Purpose: : Previous work suggests that a trigonal cluster of charged residues in tear lipocalin (TL) may play a role in ligand recognition of negatively charged ligands. A docking study was performed to test the plausibility of an interaction between the sulfonate group of ANS and side chains of K114, H84 and E34 of TL. A comparison is made to the related lipocalin, β lactoglobulin (BLG).

Methods: : ANS was docked into the TL cavity using ArgusLab 4.0.1 software (Planaria Software LLC). X-ray coordinates were input for the crystal structure of TL (PDB: 1XKI). Parameters for ANS were taken from the ANS-MurA (UDPGlcNAc enolpyruvyltransferase (EC )) complex (PDB: 1EVN). The "high precision" mode was employed and results were visualized with DeepView/ Swiss-PdbViewer v.3.7 (GlaxoSmithKline R&D). Binding energies were calculated and analyzed for several possible docking solutions.

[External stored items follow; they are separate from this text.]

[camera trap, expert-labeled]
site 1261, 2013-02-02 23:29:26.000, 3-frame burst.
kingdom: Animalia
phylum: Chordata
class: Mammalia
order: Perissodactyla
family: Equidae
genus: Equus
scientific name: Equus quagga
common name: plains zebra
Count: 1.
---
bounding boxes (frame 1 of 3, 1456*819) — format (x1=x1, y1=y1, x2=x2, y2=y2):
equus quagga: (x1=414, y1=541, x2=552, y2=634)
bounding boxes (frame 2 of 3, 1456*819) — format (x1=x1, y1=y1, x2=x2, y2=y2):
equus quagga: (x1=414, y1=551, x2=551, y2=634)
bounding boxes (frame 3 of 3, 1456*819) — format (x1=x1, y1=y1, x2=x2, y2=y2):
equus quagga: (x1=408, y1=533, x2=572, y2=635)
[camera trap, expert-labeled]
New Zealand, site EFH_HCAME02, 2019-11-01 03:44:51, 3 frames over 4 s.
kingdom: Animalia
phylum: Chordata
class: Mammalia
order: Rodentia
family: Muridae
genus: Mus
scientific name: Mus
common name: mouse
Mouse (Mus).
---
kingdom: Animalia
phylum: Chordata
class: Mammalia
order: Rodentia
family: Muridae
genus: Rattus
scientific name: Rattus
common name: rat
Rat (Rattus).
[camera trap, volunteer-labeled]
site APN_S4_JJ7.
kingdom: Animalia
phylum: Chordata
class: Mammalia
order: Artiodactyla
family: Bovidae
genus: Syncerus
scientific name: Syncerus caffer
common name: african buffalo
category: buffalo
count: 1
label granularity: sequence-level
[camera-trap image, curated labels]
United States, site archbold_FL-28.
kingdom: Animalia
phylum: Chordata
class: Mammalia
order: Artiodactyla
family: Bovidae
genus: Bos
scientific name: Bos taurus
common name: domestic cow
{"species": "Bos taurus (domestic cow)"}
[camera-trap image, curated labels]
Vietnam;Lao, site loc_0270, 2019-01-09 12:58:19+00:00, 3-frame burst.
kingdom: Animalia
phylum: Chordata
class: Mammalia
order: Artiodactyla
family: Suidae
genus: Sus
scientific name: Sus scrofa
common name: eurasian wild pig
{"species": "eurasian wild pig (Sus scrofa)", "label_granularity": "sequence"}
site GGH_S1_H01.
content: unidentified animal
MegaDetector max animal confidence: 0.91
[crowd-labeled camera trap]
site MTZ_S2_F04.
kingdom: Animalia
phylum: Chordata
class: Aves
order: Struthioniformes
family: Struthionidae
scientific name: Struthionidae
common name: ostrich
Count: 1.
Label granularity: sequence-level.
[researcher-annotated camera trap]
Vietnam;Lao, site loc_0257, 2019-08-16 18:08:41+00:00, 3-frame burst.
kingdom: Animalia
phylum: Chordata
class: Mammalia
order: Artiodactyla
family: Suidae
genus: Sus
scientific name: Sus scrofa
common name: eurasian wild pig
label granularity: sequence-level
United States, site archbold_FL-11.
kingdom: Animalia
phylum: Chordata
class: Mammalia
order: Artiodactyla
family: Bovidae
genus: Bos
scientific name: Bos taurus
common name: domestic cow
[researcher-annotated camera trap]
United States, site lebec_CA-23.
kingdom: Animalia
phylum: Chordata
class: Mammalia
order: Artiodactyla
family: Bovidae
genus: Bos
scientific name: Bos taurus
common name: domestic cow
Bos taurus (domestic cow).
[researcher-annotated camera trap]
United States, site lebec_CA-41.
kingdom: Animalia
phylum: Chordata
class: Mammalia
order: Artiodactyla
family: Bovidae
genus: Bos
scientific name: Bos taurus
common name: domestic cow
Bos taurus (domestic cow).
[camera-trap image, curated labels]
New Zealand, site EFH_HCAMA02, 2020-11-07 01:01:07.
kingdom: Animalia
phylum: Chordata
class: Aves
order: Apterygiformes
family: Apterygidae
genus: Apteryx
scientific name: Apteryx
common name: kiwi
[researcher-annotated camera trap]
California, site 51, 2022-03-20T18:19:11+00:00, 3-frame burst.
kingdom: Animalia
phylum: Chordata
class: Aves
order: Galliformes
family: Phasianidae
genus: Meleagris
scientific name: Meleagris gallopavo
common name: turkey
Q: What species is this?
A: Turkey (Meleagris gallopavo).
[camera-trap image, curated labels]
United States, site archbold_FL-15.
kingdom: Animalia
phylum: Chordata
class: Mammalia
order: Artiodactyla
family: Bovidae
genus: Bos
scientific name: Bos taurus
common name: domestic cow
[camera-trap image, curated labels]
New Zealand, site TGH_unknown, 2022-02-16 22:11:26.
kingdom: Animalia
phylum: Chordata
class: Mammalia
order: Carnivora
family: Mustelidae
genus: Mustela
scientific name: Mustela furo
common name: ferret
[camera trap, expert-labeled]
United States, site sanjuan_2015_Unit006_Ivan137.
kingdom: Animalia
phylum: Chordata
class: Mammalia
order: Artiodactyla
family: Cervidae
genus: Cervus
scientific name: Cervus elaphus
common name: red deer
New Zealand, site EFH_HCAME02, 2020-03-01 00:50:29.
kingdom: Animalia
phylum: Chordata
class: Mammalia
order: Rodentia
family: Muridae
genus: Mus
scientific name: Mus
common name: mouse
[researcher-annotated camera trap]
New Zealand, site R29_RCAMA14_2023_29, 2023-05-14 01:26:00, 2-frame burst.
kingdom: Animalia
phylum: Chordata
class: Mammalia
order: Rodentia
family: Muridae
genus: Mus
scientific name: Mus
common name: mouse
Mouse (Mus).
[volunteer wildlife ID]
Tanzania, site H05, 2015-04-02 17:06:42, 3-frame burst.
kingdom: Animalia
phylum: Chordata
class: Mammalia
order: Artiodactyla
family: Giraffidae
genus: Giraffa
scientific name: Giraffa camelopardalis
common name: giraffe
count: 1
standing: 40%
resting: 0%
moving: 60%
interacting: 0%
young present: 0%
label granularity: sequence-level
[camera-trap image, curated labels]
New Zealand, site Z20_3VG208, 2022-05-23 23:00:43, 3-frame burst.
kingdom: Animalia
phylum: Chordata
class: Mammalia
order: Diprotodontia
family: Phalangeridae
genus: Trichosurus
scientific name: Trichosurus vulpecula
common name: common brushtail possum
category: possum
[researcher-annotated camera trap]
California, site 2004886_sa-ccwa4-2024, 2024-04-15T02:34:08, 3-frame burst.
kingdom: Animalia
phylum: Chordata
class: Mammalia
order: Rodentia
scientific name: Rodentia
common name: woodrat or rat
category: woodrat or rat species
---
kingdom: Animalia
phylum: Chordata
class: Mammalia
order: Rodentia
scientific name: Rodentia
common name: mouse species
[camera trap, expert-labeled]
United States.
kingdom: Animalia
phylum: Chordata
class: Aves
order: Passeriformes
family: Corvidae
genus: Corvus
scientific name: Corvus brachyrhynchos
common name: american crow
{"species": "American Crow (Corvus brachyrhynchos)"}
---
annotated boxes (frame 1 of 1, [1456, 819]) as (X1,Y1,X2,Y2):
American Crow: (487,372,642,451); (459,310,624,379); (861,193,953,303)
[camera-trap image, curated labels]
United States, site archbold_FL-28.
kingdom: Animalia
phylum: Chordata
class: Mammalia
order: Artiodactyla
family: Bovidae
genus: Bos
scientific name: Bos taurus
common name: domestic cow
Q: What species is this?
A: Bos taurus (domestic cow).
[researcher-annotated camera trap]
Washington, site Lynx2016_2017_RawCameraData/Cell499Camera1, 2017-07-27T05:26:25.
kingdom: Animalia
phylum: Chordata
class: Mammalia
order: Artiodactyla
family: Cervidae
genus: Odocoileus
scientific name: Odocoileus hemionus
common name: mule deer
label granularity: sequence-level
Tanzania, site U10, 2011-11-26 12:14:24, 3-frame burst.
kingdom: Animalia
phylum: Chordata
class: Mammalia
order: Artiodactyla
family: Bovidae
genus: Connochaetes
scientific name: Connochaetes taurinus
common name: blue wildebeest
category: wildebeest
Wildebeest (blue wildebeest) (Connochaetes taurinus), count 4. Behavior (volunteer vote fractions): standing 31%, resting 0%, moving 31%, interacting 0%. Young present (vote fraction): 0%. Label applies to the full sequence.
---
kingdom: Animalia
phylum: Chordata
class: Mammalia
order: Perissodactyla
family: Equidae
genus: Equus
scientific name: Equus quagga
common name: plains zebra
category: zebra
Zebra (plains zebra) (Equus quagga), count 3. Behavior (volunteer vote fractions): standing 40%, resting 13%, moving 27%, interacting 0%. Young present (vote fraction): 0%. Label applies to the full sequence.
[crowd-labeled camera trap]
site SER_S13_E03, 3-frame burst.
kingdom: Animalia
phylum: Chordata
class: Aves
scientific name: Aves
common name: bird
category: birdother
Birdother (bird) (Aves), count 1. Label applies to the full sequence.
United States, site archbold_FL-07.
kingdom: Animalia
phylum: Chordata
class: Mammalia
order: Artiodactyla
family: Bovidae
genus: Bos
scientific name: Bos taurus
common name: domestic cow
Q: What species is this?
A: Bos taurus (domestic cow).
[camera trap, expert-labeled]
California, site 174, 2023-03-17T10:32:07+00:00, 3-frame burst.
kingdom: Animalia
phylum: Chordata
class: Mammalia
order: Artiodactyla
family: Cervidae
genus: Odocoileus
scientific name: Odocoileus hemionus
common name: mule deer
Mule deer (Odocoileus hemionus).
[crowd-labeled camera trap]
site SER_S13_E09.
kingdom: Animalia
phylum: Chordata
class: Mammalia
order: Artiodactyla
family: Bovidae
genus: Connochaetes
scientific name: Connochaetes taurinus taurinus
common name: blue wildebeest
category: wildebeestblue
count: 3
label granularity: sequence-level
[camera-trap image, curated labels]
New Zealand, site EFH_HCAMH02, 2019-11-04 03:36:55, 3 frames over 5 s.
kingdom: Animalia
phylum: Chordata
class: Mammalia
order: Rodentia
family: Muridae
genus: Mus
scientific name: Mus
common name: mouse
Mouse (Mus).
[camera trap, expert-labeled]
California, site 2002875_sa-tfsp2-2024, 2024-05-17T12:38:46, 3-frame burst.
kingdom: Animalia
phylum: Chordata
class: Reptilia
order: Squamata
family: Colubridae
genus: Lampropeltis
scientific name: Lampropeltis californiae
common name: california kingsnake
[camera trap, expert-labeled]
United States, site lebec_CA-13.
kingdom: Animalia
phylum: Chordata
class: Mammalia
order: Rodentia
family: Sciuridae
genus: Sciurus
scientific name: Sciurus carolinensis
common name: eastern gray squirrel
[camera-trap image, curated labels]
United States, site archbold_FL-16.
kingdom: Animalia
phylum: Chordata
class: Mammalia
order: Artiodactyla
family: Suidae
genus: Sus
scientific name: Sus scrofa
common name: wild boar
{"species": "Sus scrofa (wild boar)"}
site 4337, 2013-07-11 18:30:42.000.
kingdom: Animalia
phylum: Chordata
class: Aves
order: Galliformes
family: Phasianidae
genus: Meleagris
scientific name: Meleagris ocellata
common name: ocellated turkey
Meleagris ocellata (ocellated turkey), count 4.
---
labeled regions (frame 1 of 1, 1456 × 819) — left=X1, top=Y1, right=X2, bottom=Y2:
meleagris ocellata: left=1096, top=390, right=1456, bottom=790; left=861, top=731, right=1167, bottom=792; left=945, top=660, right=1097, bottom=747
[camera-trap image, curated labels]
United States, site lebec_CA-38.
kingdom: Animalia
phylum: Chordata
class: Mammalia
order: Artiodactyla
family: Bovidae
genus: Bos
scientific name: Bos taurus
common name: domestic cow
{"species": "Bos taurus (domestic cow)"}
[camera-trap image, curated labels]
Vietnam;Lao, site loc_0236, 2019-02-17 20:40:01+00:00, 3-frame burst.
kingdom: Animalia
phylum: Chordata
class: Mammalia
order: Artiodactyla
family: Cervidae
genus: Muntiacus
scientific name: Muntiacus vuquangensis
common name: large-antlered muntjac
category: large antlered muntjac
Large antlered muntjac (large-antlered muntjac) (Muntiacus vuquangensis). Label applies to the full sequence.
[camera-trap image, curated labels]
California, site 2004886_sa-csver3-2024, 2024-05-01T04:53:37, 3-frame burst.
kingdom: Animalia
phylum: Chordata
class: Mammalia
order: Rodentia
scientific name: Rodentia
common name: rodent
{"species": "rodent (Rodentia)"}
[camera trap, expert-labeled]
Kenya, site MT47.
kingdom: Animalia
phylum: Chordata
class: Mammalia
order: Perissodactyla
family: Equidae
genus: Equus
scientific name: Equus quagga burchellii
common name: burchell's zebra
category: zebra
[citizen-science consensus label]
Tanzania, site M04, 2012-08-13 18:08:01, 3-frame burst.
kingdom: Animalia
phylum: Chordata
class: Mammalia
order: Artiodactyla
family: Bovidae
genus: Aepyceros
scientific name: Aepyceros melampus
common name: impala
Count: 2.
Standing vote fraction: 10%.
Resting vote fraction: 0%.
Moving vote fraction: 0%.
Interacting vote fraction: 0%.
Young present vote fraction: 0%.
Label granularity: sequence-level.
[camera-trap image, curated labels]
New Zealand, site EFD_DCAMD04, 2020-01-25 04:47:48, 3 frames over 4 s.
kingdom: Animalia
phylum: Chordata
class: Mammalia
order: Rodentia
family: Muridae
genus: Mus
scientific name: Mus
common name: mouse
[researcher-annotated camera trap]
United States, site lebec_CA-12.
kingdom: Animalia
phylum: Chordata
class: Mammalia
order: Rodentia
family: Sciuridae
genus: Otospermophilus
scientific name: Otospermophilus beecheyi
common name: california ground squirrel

Results: : Multiple solutions were generated for the ANS-TL complex with energy values ranging from -11.9 to -10.5 kcal/mol. In accord with multiple solutions, the decay associated spectrum (for 17 ns) of ANS-TL complex has been shown to be heterogeneous and could not be fit to a single log-normal component. In comparison, BLG shows much lower interaction energy with ANS, -6.2 kcal/mol. Despite 23% sequence identity and superimposable calyxes, the binding affinity to ANS for BLG is much lower (about 3.8 mM) compared to that of TL (0.5µM ). In addition, the fluorescence lifetime of ANS bound into the cavity of BLG is shorter, about 14 ns.The docking solution that best concurs with experimental data configures the sulfonate group of ANS favorably to interact with the side chains of K114, H84 and E34. The naphthalene group of ANS is in close to L105 of strand G. Comparison of ANS binding to BLG indicates the absence of a positively charged residue corresponding to position K114 of TL. The sulfonate group of ANS has electrostatic interactions with K69 and K60 in BLG. These positively charged residues are located at shallow sites of the BLG calyx compared to K114 of TL. The ANS binding site is located at a deeper position in the calyx of TL than in BLG.

Conclusions: : This study lends credence to the ability of TL to accommodate fatty acids oriented in two opposite directions. The implication is that fatty acids whose carboxyl groups are positioned toward the aqueous phase are available for interaction with TL and could augment stability of the tear film. The charged interaction with the sulfonate group on ANS has implications in exploiting lipocalin drug delivery mechanisms.